TALLAHASSEE, Fla. (WTXL) — Leon County is being fined over $3.5 million for terminating county employees that did not provide proof of having received a COVID-19 vaccine.
The Florida Department of Health announced$3,570,000 in fines for 714 counts of violating section 381.00316, Florida Statutes, and ultimately firing 14 employees.
"By way of media reports, Leon County was made aware of a notice from the Florida Department of Health regarding the County’s vaccination requirement," said Vincent S. Long, Leon County Administrator. "There is a genuine disagreement about the applicability of the statute and rule, and the County will enforce its rights using any remedies available at law, if necessary."
Statement from the County Administrator: County Responds to Media Reports About FDOH Fines
Leon County was made aware of a notice from the Florida Department of Health regarding the County’s vaccination requirement. The County strongly contends that our employee vaccination requirement was not only completely legally justifiable, but it was a necessary and responsible action to take to keep our employees safe, protect the public, and ensure our readiness as a frontline response organization.
Every single day over the last 20 months of combating the pandemic, Leon County’s emergency response and mitigation efforts have been informed by expert public health guidance and in alignment with a plain reading of the law to ensure the safety of our community. The Governor’s position in this instance unfortunately appears to be less of a public health strategy and more about political strategy. Leon County fully intends to enforce its rights using any remedies available to settle all arguments about the applicability of the statute at issue so that we can continue to direct our full and undivided attention on combating the virus, protecting our employees and citizens, and fulfilling our obligations to our community.
On September 13, 2021, Governor Ron DeSantis said it is unacceptable that Leon County violated Florida law, infringed on current and former employees’ medical privacy, and fired loyal public servants because of their personal health decisions.
“We are going to protect Florida jobs.
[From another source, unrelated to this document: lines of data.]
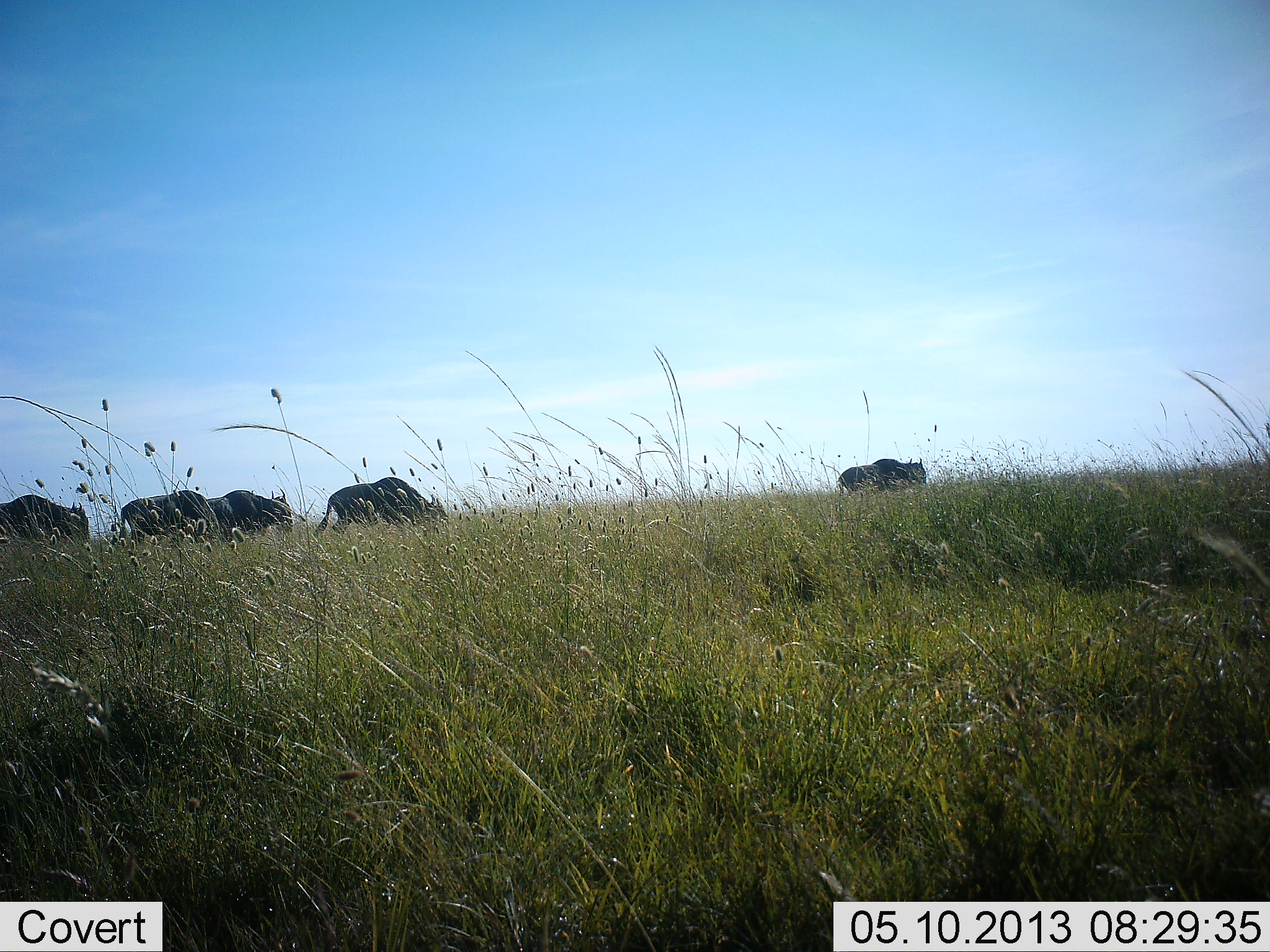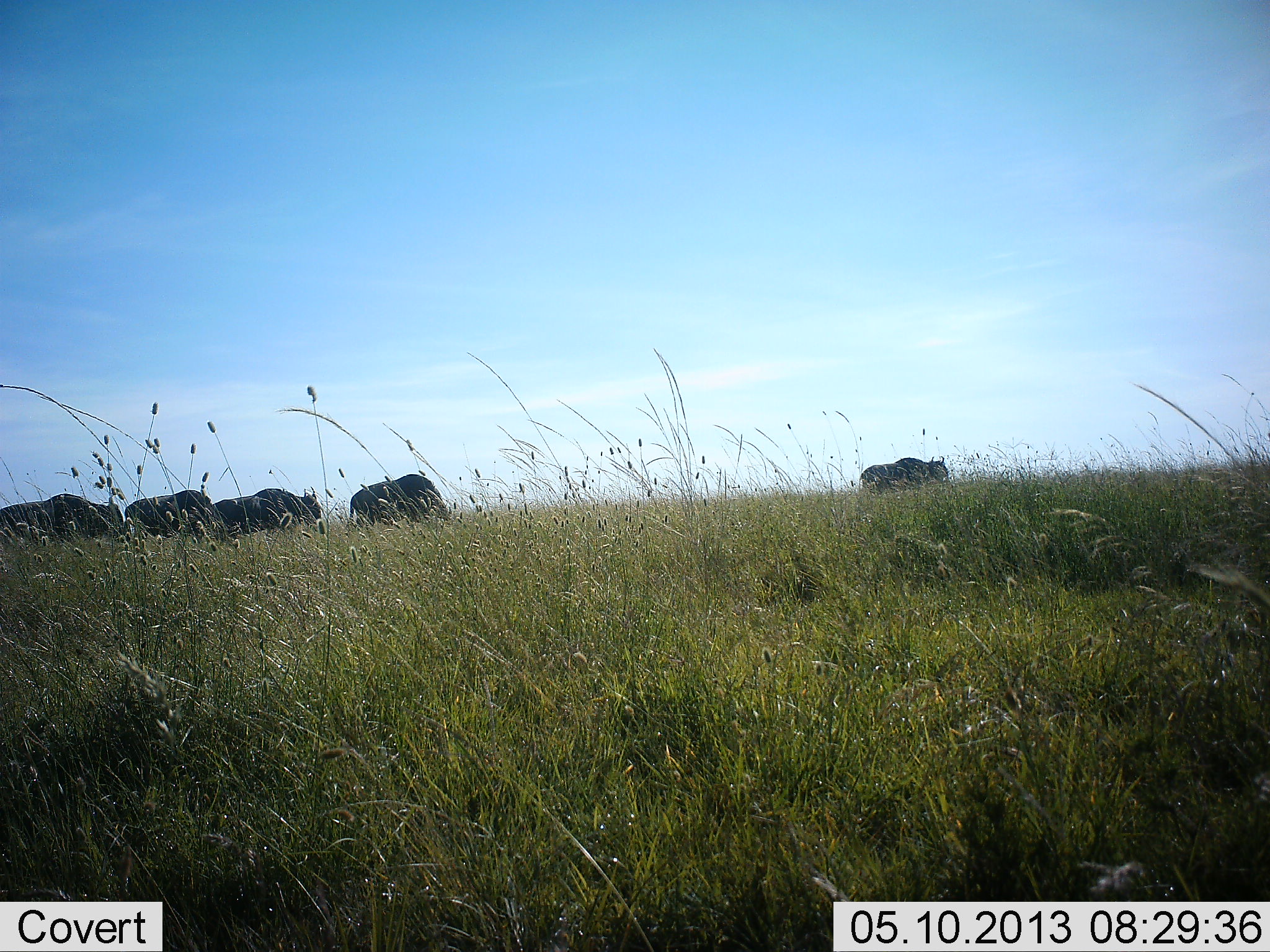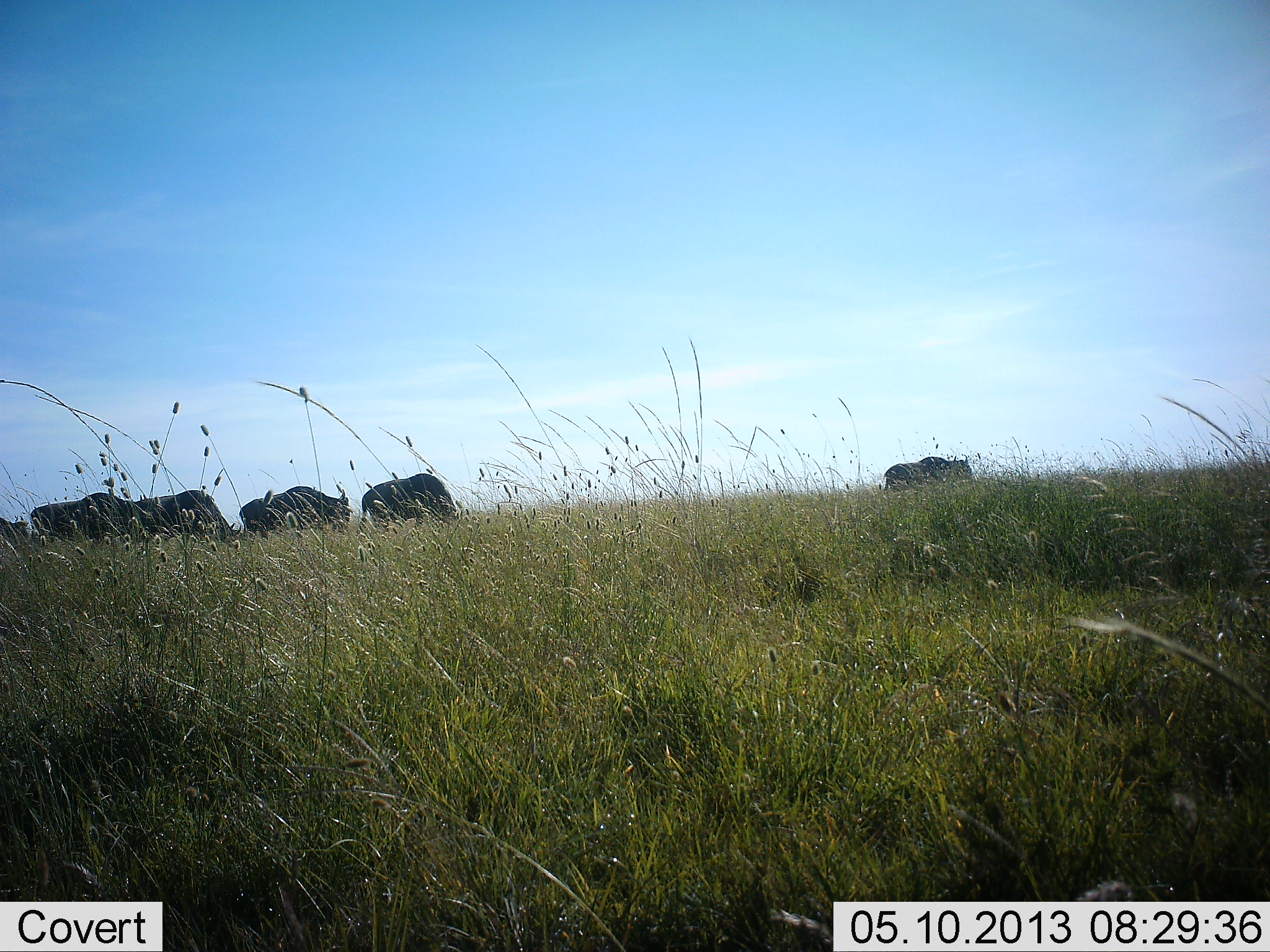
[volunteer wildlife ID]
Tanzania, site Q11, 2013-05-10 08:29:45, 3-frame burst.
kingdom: Animalia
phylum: Chordata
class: Mammalia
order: Artiodactyla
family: Bovidae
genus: Connochaetes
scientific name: Connochaetes taurinus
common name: blue wildebeest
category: wildebeest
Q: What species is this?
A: Wildebeest (blue wildebeest) (Connochaetes taurinus).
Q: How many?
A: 6.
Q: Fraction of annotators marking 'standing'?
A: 8%.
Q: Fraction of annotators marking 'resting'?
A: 0%.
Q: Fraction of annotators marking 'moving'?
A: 85%.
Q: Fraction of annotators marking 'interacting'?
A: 0%.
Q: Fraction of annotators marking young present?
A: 0%.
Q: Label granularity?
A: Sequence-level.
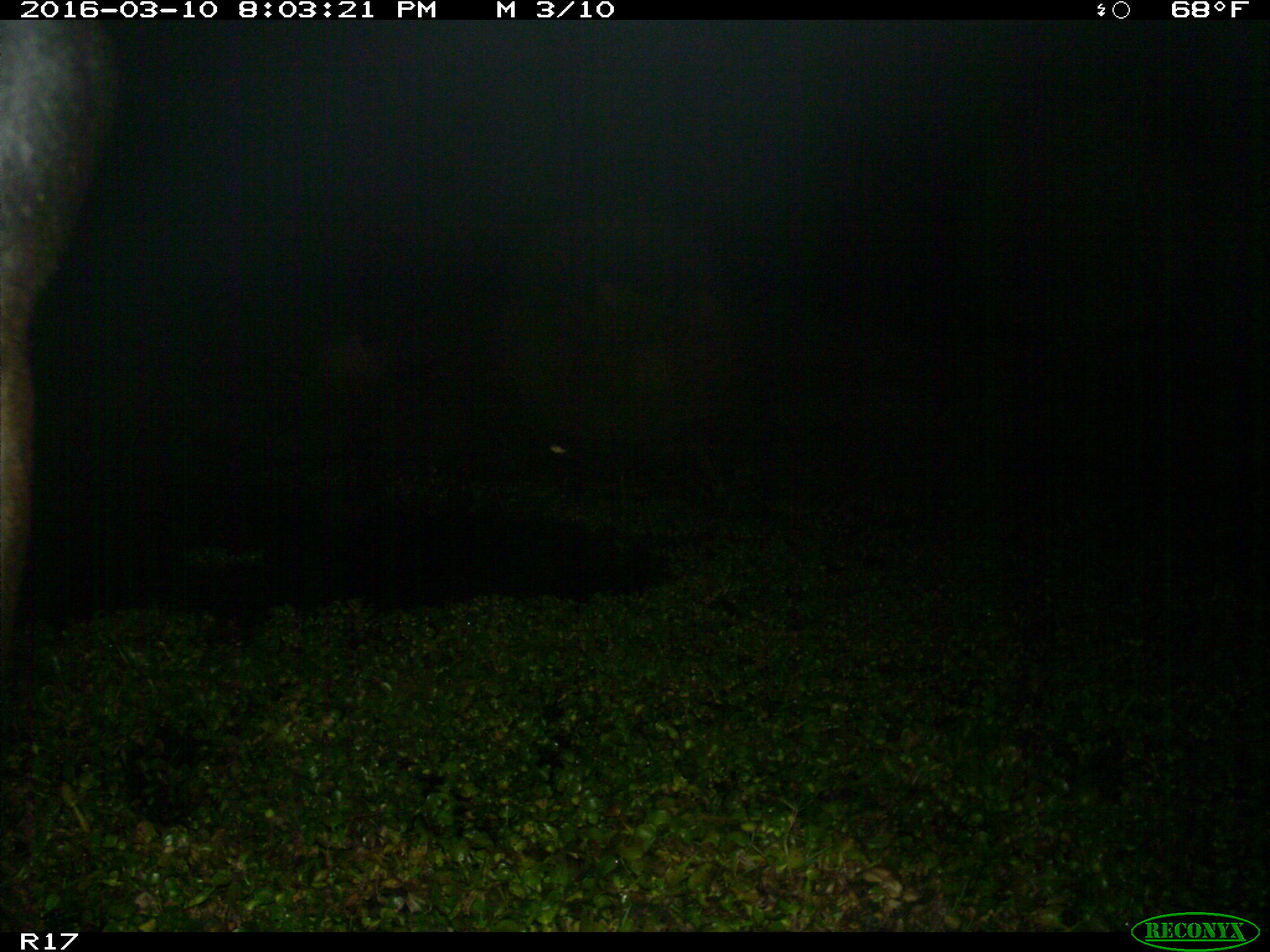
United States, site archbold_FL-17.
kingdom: Animalia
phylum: Chordata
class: Mammalia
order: Artiodactyla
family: Bovidae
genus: Bos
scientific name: Bos taurus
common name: domestic cow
Bos taurus (domestic cow).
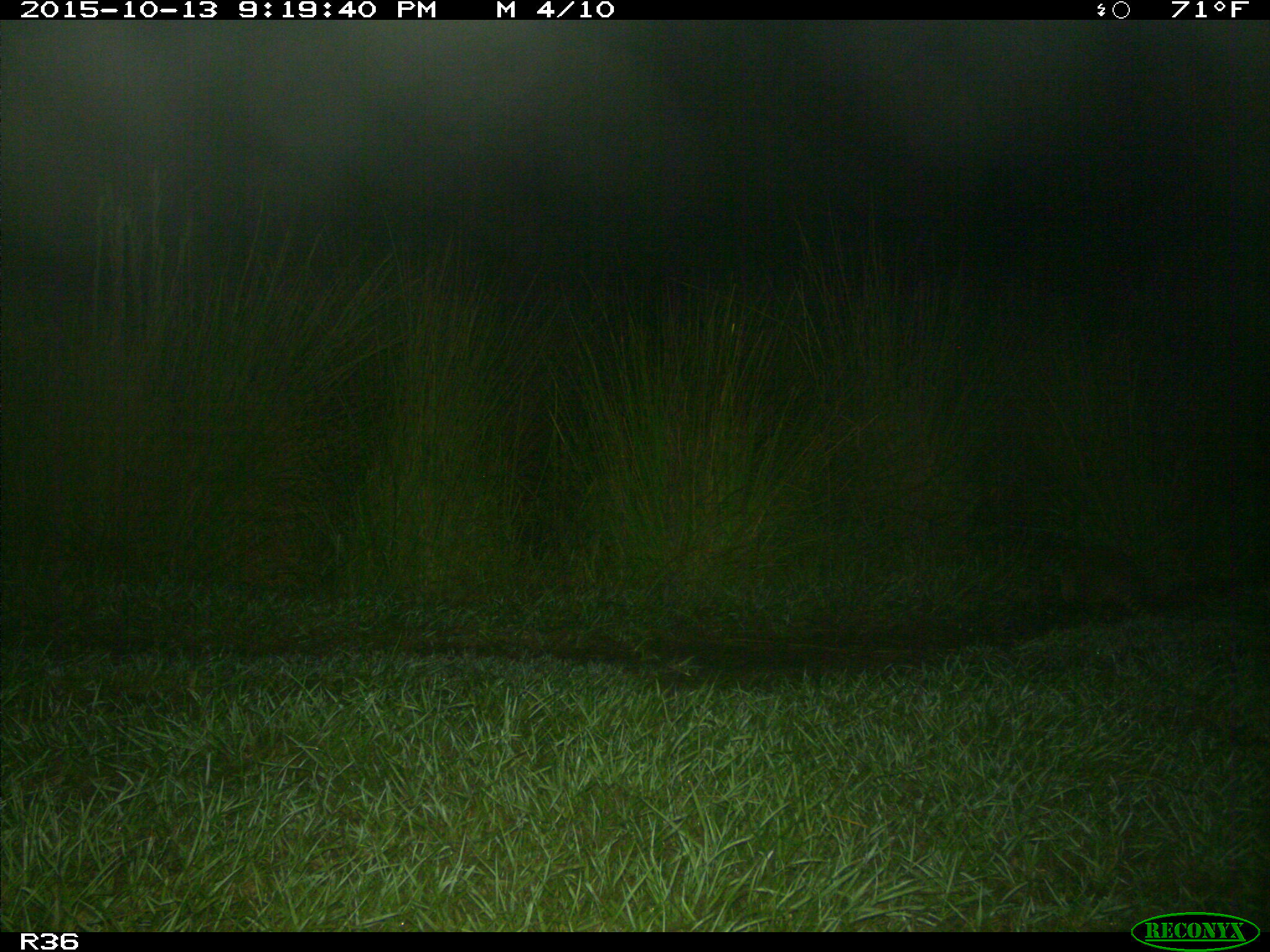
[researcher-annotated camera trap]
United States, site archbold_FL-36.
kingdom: Animalia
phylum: Chordata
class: Mammalia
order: Cingulata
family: Dasypodidae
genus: Dasypus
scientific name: Dasypus novemcinctus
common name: nine-banded armadillo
We are not going to let people be fired because of a vaccine mandate. …And so you don't just cast aside people who've been serving faithfully over this issue over, what's basically a personal choice on their individual health. We cannot let these folks be cast aside. We cannot allow their jobs to be destroyed and their families and livelihoods, potentially, to be destroyed as well. And we've seen places like city of Gainesville, some other places around the state that have basically said, we are going to fire you unless you take a vaccine. Fortunately the state of Florida passed a law, this most recent legislative session, SB 2006, that did a lot of different things. It prevented private businesses from requiring proof of vaccination to just do normal things like go to a movie or go to a restaurant, but that also applied to government agencies. And so if a government agency in the state of Florida forces a vaccine as a condition to employment, that violates Florida law and you will face a $5,000 fine for every single violation. You look at places here in Alachua County, like the city of Gainesville, I mean, that's millions and millions of dollars, and potentially in fines, Orange County, many more than that. … We'd make [vaccines] available for all, but mandatory for none. And that's been the policy that we've had from the beginning.”
Since then, following leadership from Governor DeSantis, both the City of Gainesville and Orange County have walked back their threats to fire workers who do not show their vaccine passports. After the Florida Department of Health alerted the City of Gainesville of their possible violation of the vaccination passport ban in Florida, the City of Gainesville rescinded its employee vaccine mandate.